Unions accuse government of harming pension talks

  • Public sector workers say plans mean working longer and paying more to get smaller pension

 

UNIONS accused the British government yesterday of undermining talks on public sector pension reform and warned widespread action was likely after it announced plans to increase many workers’ contributions.

Ministers and union chiefs are currently negotiating plans to reform pensions – a move the government says is essential because people are living longer.

The proposals, which the Treasury said would deliver £1 billion of savings in 2012-2013, would see contributions of those earning under  £15,000 a year remain the same, while higher earners would pay up to 2.4 per cent more.

The changes are also part of the Conservative-led coalition’s aim to erase over four years a budget deficit running at around 10 per cent of national output.

Mark Serwotka, general secretary of the Public and Commercial Services Union which staged a walkout in June, said the proposals “made a mockery” of the ongoing talks.

“These highly detailed proposals show that the government has made its mind up and is not negotiating seriously,” he said.

“Already more trade unions have indicated they will take part in further strike action and today’s announcement will only increase that resolve.”

Under the proposals, a teacher earning £35,000 a year would pay £420 more, while a worker on £100,000 a year would contribute an extra £2,000.

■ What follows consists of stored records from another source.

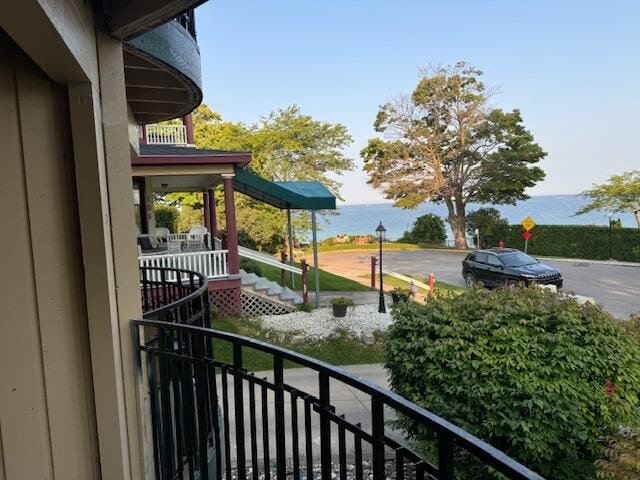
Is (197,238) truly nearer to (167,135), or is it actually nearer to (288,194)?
(167,135)

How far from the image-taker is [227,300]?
10.5 m

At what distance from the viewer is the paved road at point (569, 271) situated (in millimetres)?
14242

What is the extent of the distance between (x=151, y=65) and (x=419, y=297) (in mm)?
12064

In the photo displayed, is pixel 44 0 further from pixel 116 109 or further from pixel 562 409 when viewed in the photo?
pixel 562 409

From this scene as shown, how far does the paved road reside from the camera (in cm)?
1424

A nurse on £25,000 a year would contribute an extra £10 a month after tax, with a hospital consultant earning £130,000 paying £152 a month more.

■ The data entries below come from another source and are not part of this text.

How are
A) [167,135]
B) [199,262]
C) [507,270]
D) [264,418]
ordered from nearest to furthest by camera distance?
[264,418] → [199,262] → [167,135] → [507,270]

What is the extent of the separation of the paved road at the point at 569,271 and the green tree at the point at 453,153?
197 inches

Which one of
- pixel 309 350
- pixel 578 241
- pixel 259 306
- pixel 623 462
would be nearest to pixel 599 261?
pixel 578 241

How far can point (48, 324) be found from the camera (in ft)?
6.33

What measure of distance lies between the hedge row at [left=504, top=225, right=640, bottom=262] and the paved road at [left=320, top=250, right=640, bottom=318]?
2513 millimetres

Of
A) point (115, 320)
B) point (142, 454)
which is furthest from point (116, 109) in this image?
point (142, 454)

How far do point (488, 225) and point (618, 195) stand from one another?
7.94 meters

The issue has angered unions and Britain’s 6 million public sector workers who argue the plans, which they say come amid widespread job losses and a pay freeze, would lead to them working longer and paying more to get a smaller pension.

About 300,000 teachers and civil servants went on strike in June in what was expected to be the start of wider industrial action.

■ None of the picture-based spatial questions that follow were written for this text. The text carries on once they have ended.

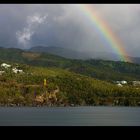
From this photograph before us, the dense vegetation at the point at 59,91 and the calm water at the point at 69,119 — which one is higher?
the dense vegetation at the point at 59,91

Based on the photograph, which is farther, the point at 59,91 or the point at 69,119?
the point at 59,91

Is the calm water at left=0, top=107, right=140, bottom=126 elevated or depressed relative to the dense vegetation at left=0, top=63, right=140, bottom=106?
depressed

Protests over the government’s austerity plans have been relatively muted in Britain compared with other European nations, but unions have vowed to take a stand over pension reforms and have warned of months of unrest later this year.

Britain’s biggest public sector union, Unison, said yesterday’s announcement was unexpected, as there had been talks with government officials earlier this week which it said had been making slow progress.

“These talks are being put in jeopardy by the crude and naive tactics of government ministers who don’t seem to understand the word negotiate,” said Dave Prentis, general secretary of Unison, which represents 1.4 million workers.

“If it is set in stone, then there is no point in having a single further meeting,” said Prentis, who has threatened to stage the biggest wave of strikes in nearly 100 years.

Treasury Minister Danny Alexander said the proposals were part of plans to ensure pensions were sustainable and that they were still generous in comparison to those in the private sector.

“I have much hope there won’t be industrial action and unions will continue to engage in these discussions in good faith,” he told the BBC.